D’origine éthiopienne, Kelela Mizanekristos a passé une enfance modeste mais heureuse dans une banlieue du Maryland, bercée par les musiques américaines et les fêtes africaines. Aux mariages et multiples célébrations où ses parents l’emmènent, elle chante, danse, fait le clown. Sa mère possède un joli brin de voix, et, sans le savoir, influence Kelela par le charme de ses performances. Chez les Mizanekristos, on écoute avant tout du jazz, Burt Bacharach, Miriam Makeba… Kelela, elle, est comme toutes les petites filles de son âge, fascinée par Janet Jackson et Whitney Houston (qu’elle chante à tue-tête, sur la table, pour toute la famille). Au lycée, en pleine crise d’adolescence, peinant à trouver sa voie en tant que femme noire, elle découvre le rock, Björk et les Pink Floyd. C’est une révélation – d’abord étouffée par le désir de bien faire. La voici étudiant la sociologie et les relations internationales à l’American University de Washington. Sauf qu’elle ne peut attendre l’obtention du diplôme final pour chanter… Elle plaque tout, direction Los Angeles

Kelela - LMK

Nous sommes en 2010 et L.A. est déjà en train de vivre sa renaissance culturelle. Lassés de la flambée des prix de New York, soucieux d’une meilleure qualité de vie, les musiciens les plus branchés du pays s’y installent les uns après les autres. Tout en vivant laborieusement de petits jobs, Kelela s’y fait des amis. Elle est vite repérée par des labels et croit de plus en plus à sa musique. Mais hors de question pour elle de sortir un disque à la va-vite. Car elle a une obsession : trouver un son singulier, à la fois organique et électro. Cette persévérance lui vaut la solidarité d’autres femmes artistes. D’abord, Yukimi Nagano de Little Dragon, qui l’encourage à se lancer pour de bon. En 2014, sa mixtape Cut 4 Me tape dans l’œil de Solange Knowles, qui lui demande de poser sa voix sur son futur best-seller, A Seat at the Table. Romy Madley Croft, des XX, a un coup de cœur pour elle, et lui permet d’assurer les premières parties du groupe londonien.
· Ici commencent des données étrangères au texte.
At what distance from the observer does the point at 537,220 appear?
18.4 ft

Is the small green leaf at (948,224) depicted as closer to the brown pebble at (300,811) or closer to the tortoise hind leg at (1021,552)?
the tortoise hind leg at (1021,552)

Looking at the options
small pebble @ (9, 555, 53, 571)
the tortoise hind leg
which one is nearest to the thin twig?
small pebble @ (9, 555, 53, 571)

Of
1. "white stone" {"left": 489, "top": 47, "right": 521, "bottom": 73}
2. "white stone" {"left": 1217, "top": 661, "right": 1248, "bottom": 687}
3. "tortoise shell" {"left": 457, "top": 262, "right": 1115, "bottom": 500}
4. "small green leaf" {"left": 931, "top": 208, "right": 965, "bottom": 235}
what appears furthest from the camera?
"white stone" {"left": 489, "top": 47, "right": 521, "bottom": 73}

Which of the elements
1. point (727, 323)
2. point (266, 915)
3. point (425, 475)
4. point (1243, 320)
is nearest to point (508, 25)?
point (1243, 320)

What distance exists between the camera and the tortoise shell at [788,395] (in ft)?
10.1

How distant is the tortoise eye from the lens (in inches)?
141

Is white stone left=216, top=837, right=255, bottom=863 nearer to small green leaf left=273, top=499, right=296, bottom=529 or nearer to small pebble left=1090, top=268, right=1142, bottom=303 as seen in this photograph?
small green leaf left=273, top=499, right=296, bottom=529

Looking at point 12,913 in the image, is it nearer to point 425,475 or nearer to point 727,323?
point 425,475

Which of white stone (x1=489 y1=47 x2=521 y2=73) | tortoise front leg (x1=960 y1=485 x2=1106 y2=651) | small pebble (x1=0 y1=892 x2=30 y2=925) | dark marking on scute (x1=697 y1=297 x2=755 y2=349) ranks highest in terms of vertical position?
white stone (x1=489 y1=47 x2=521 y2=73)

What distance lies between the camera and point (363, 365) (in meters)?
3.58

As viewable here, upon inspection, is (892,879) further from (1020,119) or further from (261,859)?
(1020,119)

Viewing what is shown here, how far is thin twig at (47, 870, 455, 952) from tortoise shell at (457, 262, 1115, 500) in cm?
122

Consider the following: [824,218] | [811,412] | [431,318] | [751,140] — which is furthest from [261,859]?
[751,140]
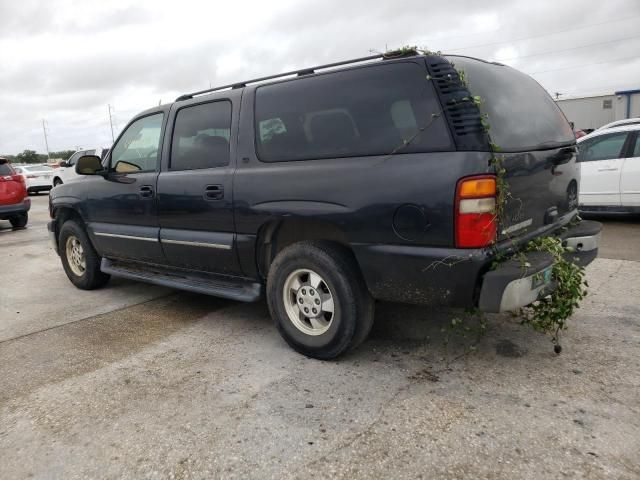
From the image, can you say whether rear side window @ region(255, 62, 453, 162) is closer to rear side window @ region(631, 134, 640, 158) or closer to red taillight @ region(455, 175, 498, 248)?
red taillight @ region(455, 175, 498, 248)

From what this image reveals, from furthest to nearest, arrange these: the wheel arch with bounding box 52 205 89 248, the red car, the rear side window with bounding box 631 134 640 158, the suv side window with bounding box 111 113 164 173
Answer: the red car, the rear side window with bounding box 631 134 640 158, the wheel arch with bounding box 52 205 89 248, the suv side window with bounding box 111 113 164 173

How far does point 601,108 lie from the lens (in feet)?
69.7

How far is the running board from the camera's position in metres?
3.88

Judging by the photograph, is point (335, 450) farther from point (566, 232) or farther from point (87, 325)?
point (87, 325)

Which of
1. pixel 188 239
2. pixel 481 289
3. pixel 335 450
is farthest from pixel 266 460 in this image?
pixel 188 239

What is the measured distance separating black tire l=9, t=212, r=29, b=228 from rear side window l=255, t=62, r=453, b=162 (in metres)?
9.52

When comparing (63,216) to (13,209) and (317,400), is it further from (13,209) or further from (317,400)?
(13,209)

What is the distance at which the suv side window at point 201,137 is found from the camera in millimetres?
3926

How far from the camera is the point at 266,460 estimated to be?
94.0 inches

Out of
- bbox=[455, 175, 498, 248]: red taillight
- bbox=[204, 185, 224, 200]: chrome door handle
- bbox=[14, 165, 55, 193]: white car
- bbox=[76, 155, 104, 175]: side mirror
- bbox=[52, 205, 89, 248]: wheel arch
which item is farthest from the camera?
bbox=[14, 165, 55, 193]: white car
Les hommes aussi craquent : elle pose sa voix sur Submission, l’un des titres du dernier opus de Gorillaz, Humanz. Damon Albarn y croit, la presse aussi… 

 

Take Me Apart se fera cependant attendre plus de deux ans. Normal : si elle s’entoure de pointures telles que Jam City, Arca, Romy Madley Croft et surtout le brillant Ariel Rechtshaid (qui compte Adele, Vampire Weekend ou les sœurs HAIM à son tableau de chasse), elle souhaite garder un contrôle total sur les quatorze morceaux de Take Me Apart, dont elle est la productrice exécutive. Via ses états d’âme amoureux, ses déboires existentiels et son rapport passionnel à la musique, Kelela s’y dévoile entièrement : “Ce que je raconte dans ma musique, c’est ce que je suis à travers mes relations sentimentales.” Résultat, son album hybride est l’un des plus captivants de l’année, et le prestigieux label Warp (Leila, Aphex Twin, Flying Lotus) se frotte les mains d’avoir signé une telle personnalité. Car, à l’heure du tout jetable et des abus de featurings, Kelela se permet déjà beaucoup pour qu’on puisse la sacrer aux côtés des divas du R’n’B américain, option indie. Même si le grand public, lui, est à portée de main. 

 

Take Me Apart de Kelela (Warp Records), disponible dès aujourd'hui.